Infectious disease of humans and animals, accompanied by the development of severe, acute fever. The causative agent belongs to the class of bacilli. Its peculiarity is the formation of very stable capsules, which in the external environment can persist for decades, or even centuries (in places with permafrost). Infection usually occurs by contact with decomposition products of corpses. Slaughterhouses and cattle cemeteries are especially dangerous, as well as areas where leather and wool processing enterprises were located in the past. In addition, there are cases of infection of people and animals in territories where military laboratories were located in the past.
Refers to diseases used as bacteriological weapons. Each case is immediately reported to the veterinary and medical services, as well as the bodies of the Ministry of Internal Affairs. If at least one fact of infection is recorded (regardless of who is ill), quarantine is entered.
As for the infection of animals, this sometimes happens with the pets of the owners working in meat processing enterprises, as well as in light industry enterprises involved in the processing of wool and leather. The causative agent enters the body of animals through the mucous membranes, less often through damaged areas of the skin.
Fortunately, anthrax, although it belongs to the category of especially dangerous diseases, can be treated very simply and without much effort: old antibiotics of the penicillin series (except for the extremely dangerous acute pulmonary form) help a lot.

Disease 2 – Rabies

Just note that cases of transmission of rabies from person to animal science are unknown. But this is theoretically possible and it is possible that this happens in remote areas of Africa and Southeast Asia.
Rabies itself is a deadly and incurable disease after the onset of symptoms. Each of his cases is immediately notified not only of the veterinary but also of the medical service of a particular locality. With two or more episodes of infection, quarantine is entered. Rabies can occur in three forms: Wild, classic. It is characterized by severe aggression, fear of water, lack of appetite, and constant salivation. Paralytic, quiet form.

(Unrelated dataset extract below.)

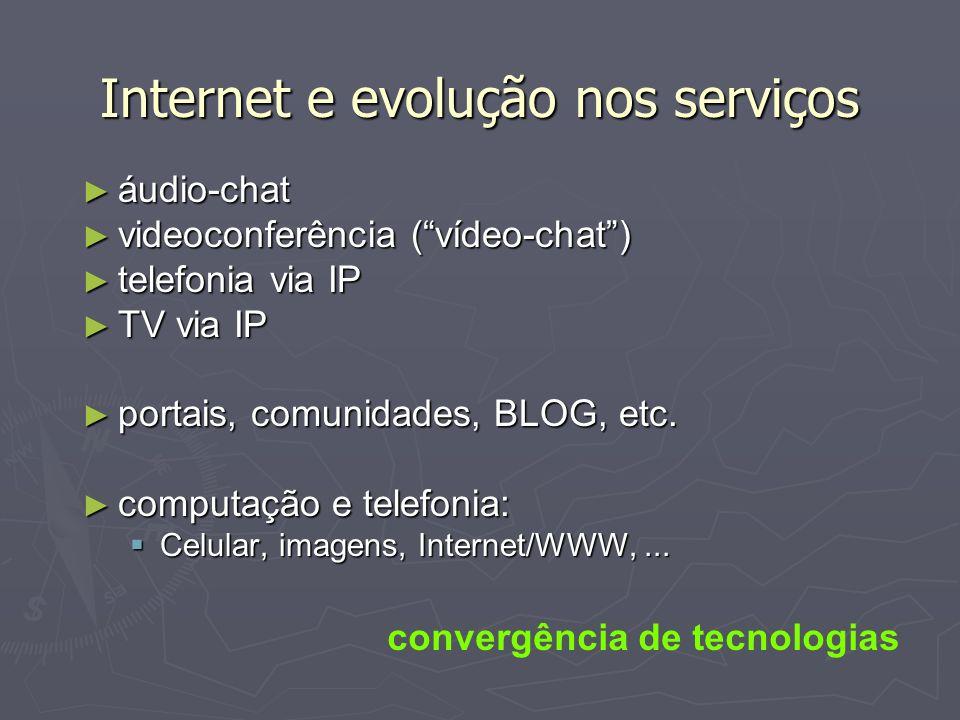 Internet e evolução nos serviços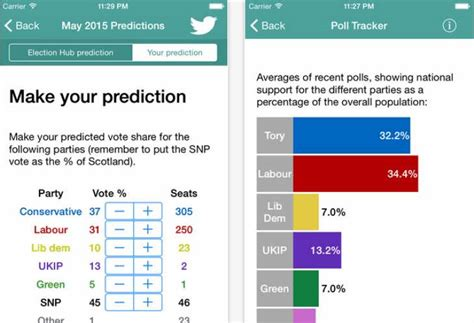 New Poll Models Or by 2015 Uk Election Prediction Polls And Reaction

There is usually no aggression, an animal or person dies from complete muscle paralysis.

Atypical rabies. It is characterized by gastrointestinal lesions.

There is no treatment. The only way to protect is vaccination. Strictly required for people working with animals or in conditions where contact with wild/stray animals is possible

Disease 3 – Leptospirosis

In contrast to both of the above diseases, leptospirosis is transmitted more often from people to animals. The causative agent is excreted in the urine, and therefore the dog may well get sick by drinking from a puddle that the sick person had relieved before.
The disease is characterized by severe intermittent fever, high body temperature, blood appears in the urine of a sick dog (or person), and yellowness of mucous membranes and even skin is characteristic. It is treated using antibiotics.

Disease 4 – Psittacosis

Avian pathology, which is often transmitted both from animals to humans, and vice versa. In birds, it often is asymptomatic, but in humans, it is accompanied by severe chills, weakness, and apathy. Ill breeders can infect their pets, as the virus is transmitted by airborne droplets. As in the past case, antibiotics are prescribed (they will not kill the virus itself, but will prevent the development of secondary infections).